Given request 1. List the functions that the Oracle XMLType passage names for querying XMLType data and extracting portions of it.
Given request 2. Pick up the Oracle XMLType passage after its final SQL statement and write the next part.

━━━━━ Page

The following will give you more insight in Oracle SQL/XPath solutions and the need for a clear understanding of your XML Schema’s and the solutions presented by the Oracle database.
You can use Oracle’s XMLType functions to query and/or extract data. From Oracle’s XML DB developers Guide it states:
You can query XMLType data and extract portions of it using the existsNode(), extract(), or extractValue() functions. These functions use a subset of the W3C XPath recommendation to navigate the document.
- existsNode()
- extract()
- extractValue()
The extract() function returns the node or nodes that match the XPath expression. Nodes are returned as an instance of XMLType. The results of extract() can be either a document or documentFragment.
SELECT extract(object_value,'/PurchaseOrder/Reference') "Reference"

━━━━━━━━━━
━━━━━ Supplied material

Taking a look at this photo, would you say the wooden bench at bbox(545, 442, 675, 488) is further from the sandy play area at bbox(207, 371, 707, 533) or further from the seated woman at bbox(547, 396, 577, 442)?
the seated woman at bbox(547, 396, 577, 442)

━━━━━━━━━━

Right answer 1.
existsNode()
extract()
extractValue()

Right answer 2.
FROM PURCHASEORDER;
Reference
------------------------------
SBELL-2002100912333601PDT
1 row selected.
The extractValue() function returns the value of the text node or attribute value that matches the supplied XPath expression. The value is returned as a SQL scalar datatype. This means that the XPath expression passed to extractValue() must uniquely identify a single text node or attribute value within the document.
SELECT extractValue(object_value,'/PurchaseOrder/Reference')
as "Reference"
FROM PURCHASEORDER;
Reference
------------------------------
SBELL-2002100912333601PDT1 row selected.
The existsNode function evaluates whether or not a given document contains a node which matches a W3C XPath expression. The existsNode() function returns true (1) if the document contains the node specified by the XPath expression supplied to the function and false (0) if it does not.
SELECT COUNT(*)
FROM PURCHASEORDER
WHERE existsNode(object_value,'/PurchaseOrder/Reference') = 1;
COUNT(*)
---------
132
1 row selected.
SELECT count(*)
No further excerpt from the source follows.